Más de 5.000 personas esperan diariamente un trasplante de órgano en España.
Más de la mitad de la población, específicamente el 57,4%, desconoce que no hay suficientes donaciones para hacer frente a las necesidades de trasplante.
Si la familia conoce la voluntad favorable del fallecido, el 90,1% autoriza la donación.

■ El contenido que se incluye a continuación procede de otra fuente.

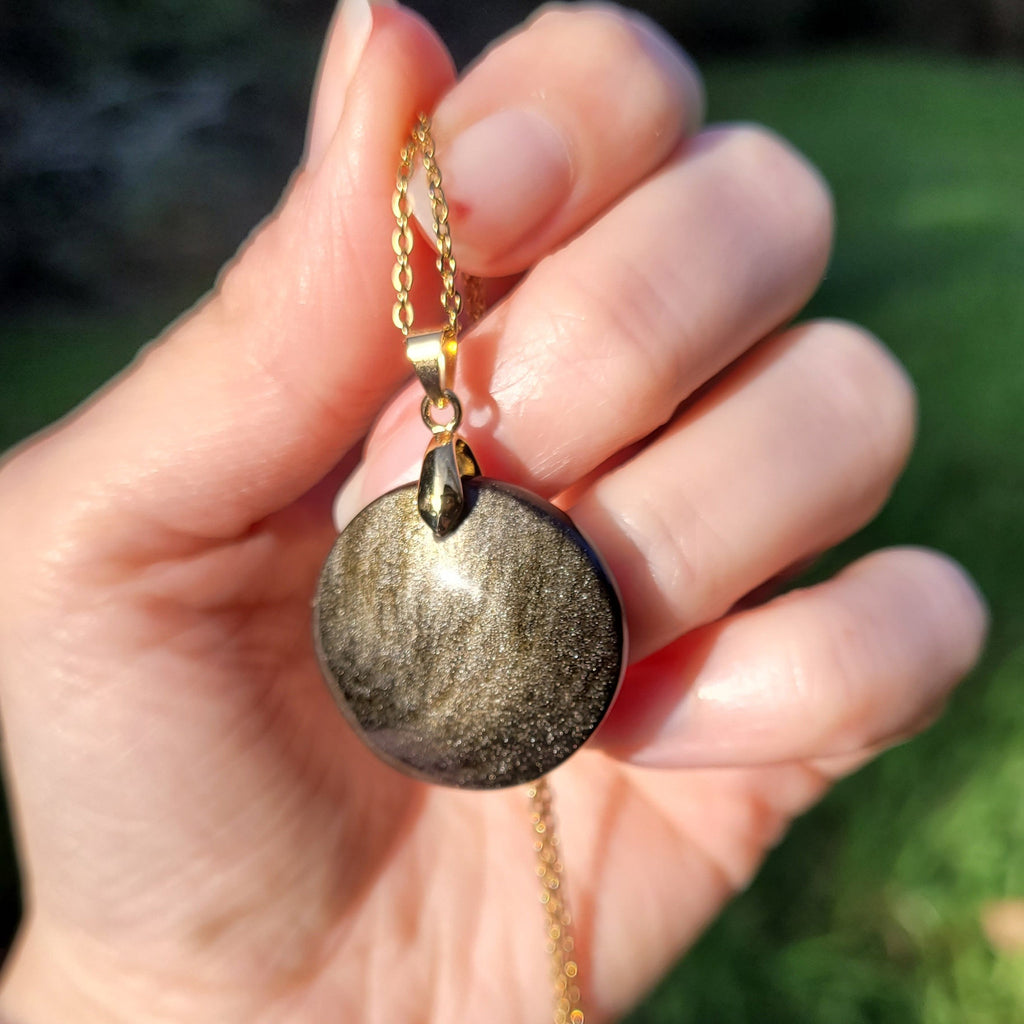 Pendentif obsidienne dorée 2,7 cm bélière dorée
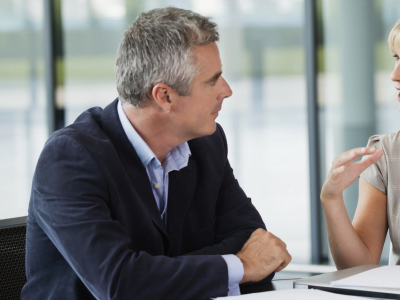 A man and a woman are sitting at a table talking to each other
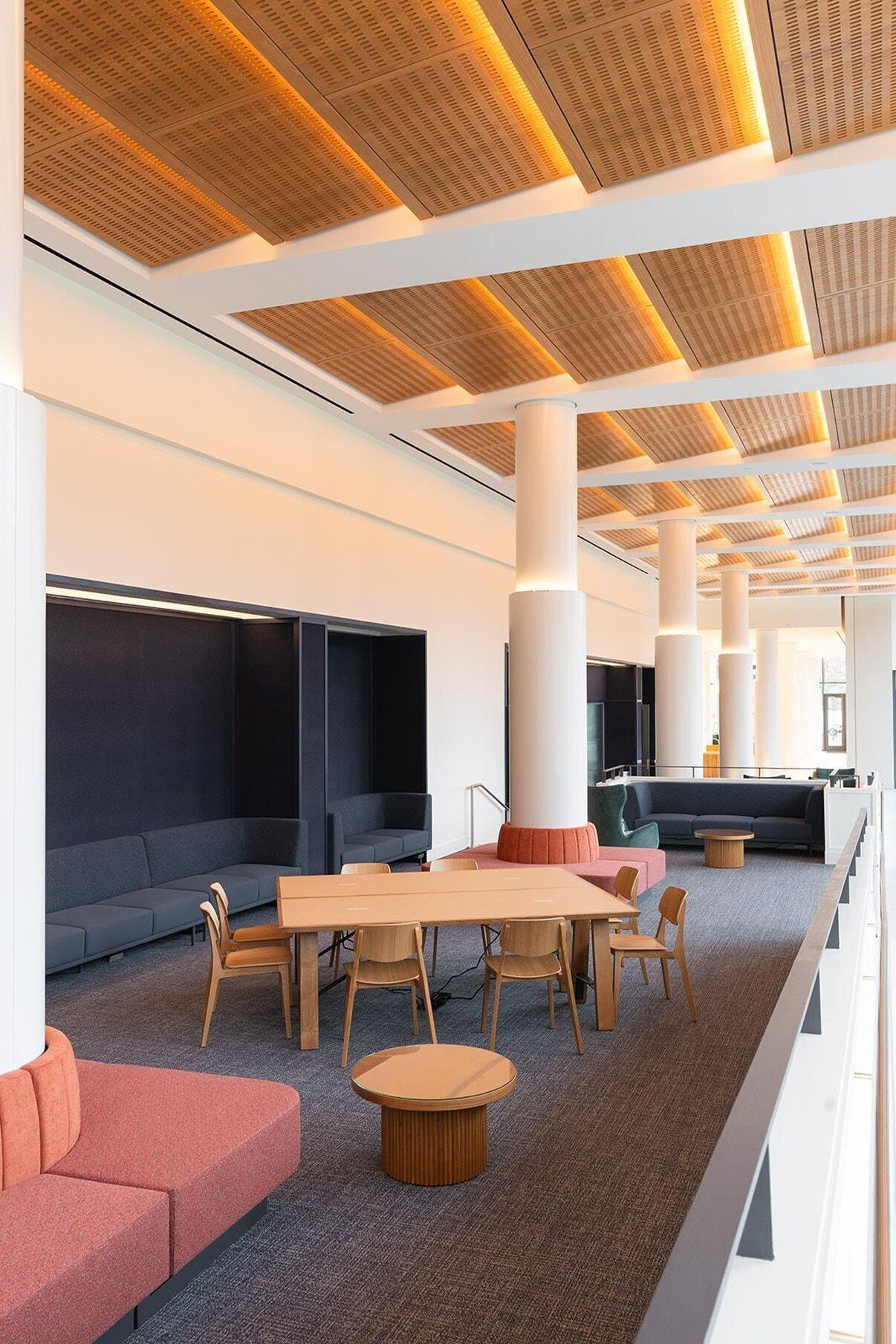 A modern lounge area with a long table, chairs, sofas, and a high ceiling with wooden paneling.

Sin embargo, si se desconoce esa voluntad, solo el 54,9% lo autoriza.
A pesar de que casi siete de cada diez españoles estarían dispuestos a registrar oficialmente su voluntad de donar, solo el 7,2% lo ha hecho a través del Registro de Últimas Voluntades.
La predisposición a donar ha aumentado sostenidamente en los últimos veinte años, pasando del 67,4% en 2006 al 80,1% actual.
Las motivaciones altruistas como salvar vidas (81%), mejorar la calidad de vida (74,8%) y ser solidario (68%) son las más influyentes entre la población.
No hay diferencias significativas por grupos de edad; todos superan hoy el 76% de predisposición a donar, incluidos los mayores de 65 años.